Sépaq, which also participates in the urban and suburban deer management committee, which also includes experts from the Quebec Ministry of Forests, Fauna and Parks (MFFP), said that the experts' and scientists' recommendations favoured the use of a lethal reduction method for deer.

The society added that the euthanasia method is used elsewhere in Quebec, Canada and the United States.

The plan, which is under development, will "define the type of intervention, the locations, the density thresholds targeted and the most appropriate period for an operation that meets expectations," the release reads. "However, the deer (populations) are growing at a high rate that requires a rapid intervention, possibly in the fall or next winter."

Sépaq said the densities of deer in Mont-Saint-Bruno and Îles-de-Boucherville national parks are 15.2 deer/km and 30.5 deer/km respectively.
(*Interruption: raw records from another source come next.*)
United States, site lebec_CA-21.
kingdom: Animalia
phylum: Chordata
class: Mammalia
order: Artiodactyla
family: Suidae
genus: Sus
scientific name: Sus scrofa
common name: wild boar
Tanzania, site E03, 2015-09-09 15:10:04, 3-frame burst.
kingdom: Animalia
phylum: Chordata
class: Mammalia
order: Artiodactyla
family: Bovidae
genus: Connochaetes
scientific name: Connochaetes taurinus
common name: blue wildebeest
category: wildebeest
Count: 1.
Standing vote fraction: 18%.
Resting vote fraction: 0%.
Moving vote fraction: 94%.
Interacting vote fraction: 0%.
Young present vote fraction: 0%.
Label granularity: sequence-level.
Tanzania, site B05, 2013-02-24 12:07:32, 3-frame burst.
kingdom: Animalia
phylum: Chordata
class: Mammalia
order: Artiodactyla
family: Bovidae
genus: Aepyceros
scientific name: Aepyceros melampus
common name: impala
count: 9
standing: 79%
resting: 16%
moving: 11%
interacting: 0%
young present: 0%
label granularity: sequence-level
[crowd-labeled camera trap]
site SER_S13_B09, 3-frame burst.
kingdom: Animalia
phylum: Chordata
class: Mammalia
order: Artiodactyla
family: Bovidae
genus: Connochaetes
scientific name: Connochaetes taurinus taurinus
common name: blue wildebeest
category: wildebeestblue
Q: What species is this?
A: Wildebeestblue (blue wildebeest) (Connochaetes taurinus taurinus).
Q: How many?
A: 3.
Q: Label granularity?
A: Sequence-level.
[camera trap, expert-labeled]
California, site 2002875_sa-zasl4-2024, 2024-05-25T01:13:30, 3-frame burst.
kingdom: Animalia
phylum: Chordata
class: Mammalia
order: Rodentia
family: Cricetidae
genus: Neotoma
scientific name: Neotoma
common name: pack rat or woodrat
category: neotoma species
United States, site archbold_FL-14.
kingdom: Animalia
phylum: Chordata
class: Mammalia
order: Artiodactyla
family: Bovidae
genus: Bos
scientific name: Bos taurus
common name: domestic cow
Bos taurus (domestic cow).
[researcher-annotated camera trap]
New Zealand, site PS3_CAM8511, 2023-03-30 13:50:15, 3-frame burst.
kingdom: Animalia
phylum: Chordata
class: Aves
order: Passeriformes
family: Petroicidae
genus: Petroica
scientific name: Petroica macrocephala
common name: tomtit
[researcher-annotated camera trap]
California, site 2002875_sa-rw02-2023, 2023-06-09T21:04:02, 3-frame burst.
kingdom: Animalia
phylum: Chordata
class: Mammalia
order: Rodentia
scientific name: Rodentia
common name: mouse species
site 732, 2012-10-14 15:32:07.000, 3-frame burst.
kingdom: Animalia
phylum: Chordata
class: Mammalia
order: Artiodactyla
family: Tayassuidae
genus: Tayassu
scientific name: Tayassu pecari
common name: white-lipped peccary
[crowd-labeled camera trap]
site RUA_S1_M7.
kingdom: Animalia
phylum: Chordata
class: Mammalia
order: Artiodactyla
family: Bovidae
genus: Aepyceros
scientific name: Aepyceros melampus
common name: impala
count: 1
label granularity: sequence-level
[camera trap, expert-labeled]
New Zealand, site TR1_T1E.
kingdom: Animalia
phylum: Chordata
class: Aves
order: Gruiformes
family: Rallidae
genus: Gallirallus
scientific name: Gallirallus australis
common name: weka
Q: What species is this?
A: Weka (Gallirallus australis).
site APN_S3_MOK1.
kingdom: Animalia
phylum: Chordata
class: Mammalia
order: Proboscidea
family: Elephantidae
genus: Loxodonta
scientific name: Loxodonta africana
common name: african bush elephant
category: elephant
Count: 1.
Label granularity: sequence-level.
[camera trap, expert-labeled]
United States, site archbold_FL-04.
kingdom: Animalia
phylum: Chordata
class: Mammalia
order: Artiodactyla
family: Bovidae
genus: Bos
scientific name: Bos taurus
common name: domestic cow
"The ideal density for the natural environment would be 5 deer/km," the society said.

Sépaq said that the intervention is necessary and that "it will rely on the well-documented opinions of experts and scientists with a view to protecting and conserving the national parks so that future generations can also benefit from them."


The City of Longueuil had planned to cull half of the white-tailed deer population in Michel-Chartrand Park, or about 15 animals.

The city, however, backed down after the idea sparked outrage and even led to threats against the mayor.

An animal rescue organization tried to protect the white-tailed deer population in Michel-Chartrand Park, but failed. The City of Longueuil finally went ahead despite the controversy and followed the recommendations of the report of the consultation table set up by the City, which concluded that euthanasia remains the best option for controlling the deer population in the park.